*EXTRAIT DU DOCUMENT*
Ce document montre votre clairvoyance, dans l’analyse politique. La persévérance payera peut être un jour prochain.
Mais comment réveiller tous ces malheureux esprits qui sont trompés et qui croient encore à cette idéologie soutenue par la finance mondiale. Quant on s’approche de la fin , le vécu suffit pour vous comprendre, mais les plus jeunes sont tellement endoctrinés par le mensonge républicain, qu’ils ne peuvent voir le mal.
Ce qui est amusant c’est que GISCARD et MITTERRAND, ont été TOUS les DEUX, élevés dans une famille……d’Action française
Remarquable . Ce journal avec ce titre d’article « A compter de 19 Mai : l’adversaire s’appelle Giscard » montre bien que dés le début , ce Président ( R.I.P ) en dépit de son intelligence , d’un passé de grand ministre , ne convainquait pas les esprits lucides ; c’est peu de le dire . L’argumentation est par ailleurs fort juste . Très bon papier . Bien de l’avoir exhumé !

*À COMPLÉTER*
**a)** Traduisez en anglais la phrase suivante, tirée des commentaires sur Giscard : « L’argumentation est par ailleurs fort juste. »
**b)** Prolongez les commentaires sur Giscard en écrivant la suite, à partir de la phrase qui vient après la dernière.

*DONNÉES FOURNIES*
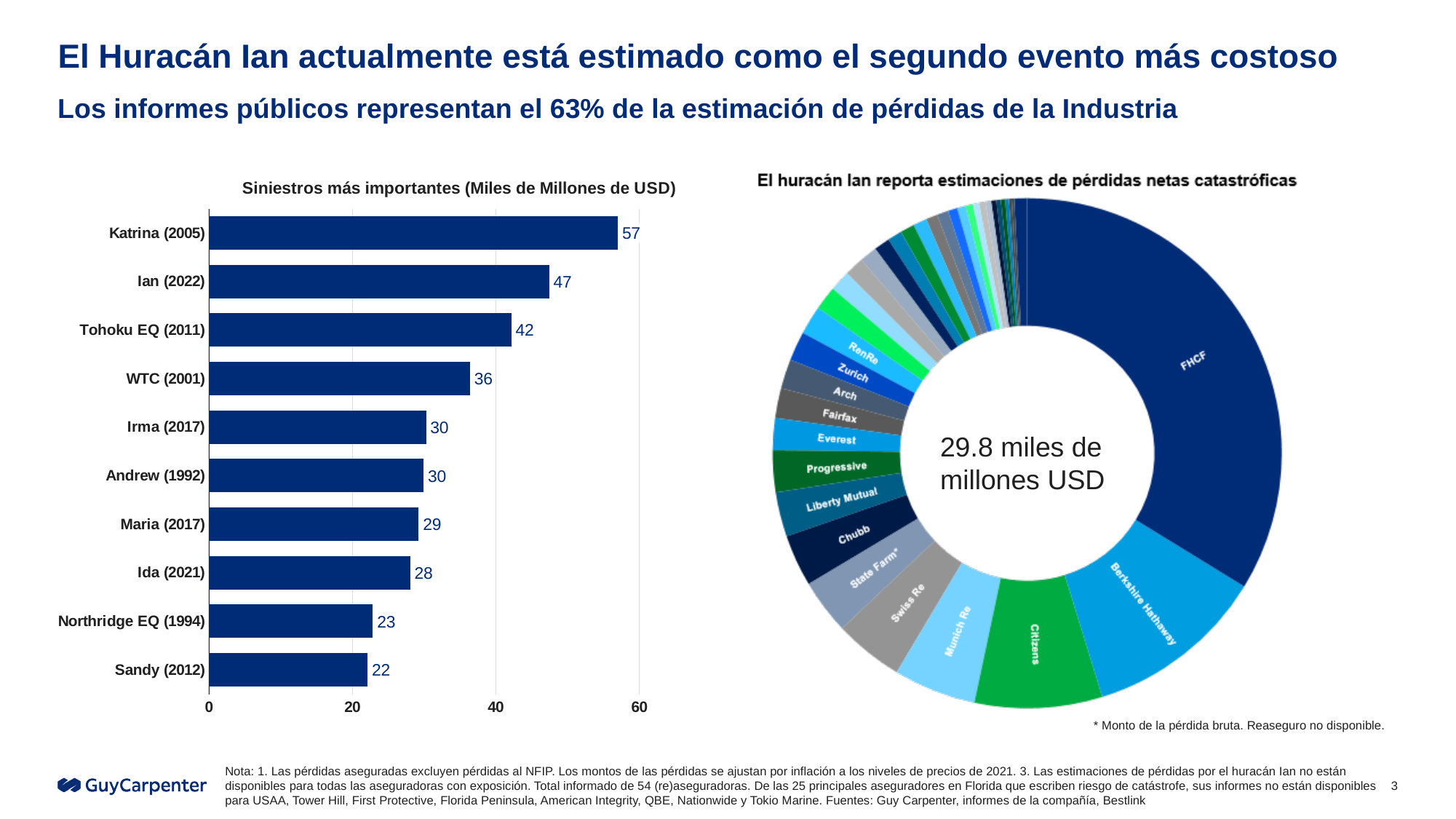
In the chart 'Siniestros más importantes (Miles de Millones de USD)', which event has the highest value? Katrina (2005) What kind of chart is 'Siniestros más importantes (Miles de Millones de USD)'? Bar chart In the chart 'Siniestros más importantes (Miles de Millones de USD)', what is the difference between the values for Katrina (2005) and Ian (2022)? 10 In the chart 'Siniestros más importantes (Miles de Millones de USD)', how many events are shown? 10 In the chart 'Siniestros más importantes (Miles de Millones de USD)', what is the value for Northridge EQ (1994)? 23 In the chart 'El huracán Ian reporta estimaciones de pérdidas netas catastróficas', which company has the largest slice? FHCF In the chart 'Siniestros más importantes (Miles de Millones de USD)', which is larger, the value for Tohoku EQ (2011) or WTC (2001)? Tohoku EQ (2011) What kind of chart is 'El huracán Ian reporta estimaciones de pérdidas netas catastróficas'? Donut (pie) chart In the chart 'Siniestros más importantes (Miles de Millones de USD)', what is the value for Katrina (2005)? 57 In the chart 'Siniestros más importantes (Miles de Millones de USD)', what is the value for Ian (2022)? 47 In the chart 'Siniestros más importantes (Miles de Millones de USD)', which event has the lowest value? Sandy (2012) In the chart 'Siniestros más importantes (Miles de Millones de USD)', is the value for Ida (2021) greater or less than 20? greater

*LISTE DES RÉPONSES*
**a)** The argument is, moreover, quite sound.

**b)**
Les « deux français sur trois » ; quelle illusion ! Vers la fin du mandat , alors que les journalistes télévisuels faisaient sa cour imaginant sa réélection (les temps n’ont pas changé sur ce plan) , on n’entendait que critiques , « il va perdre » ; et pas seulement chez les socialos.
~ Voici » un ancien président ruineux & profiteur en moins à payer !!! !! ! ;
* Message d’un « Royaliste-Lozérien ».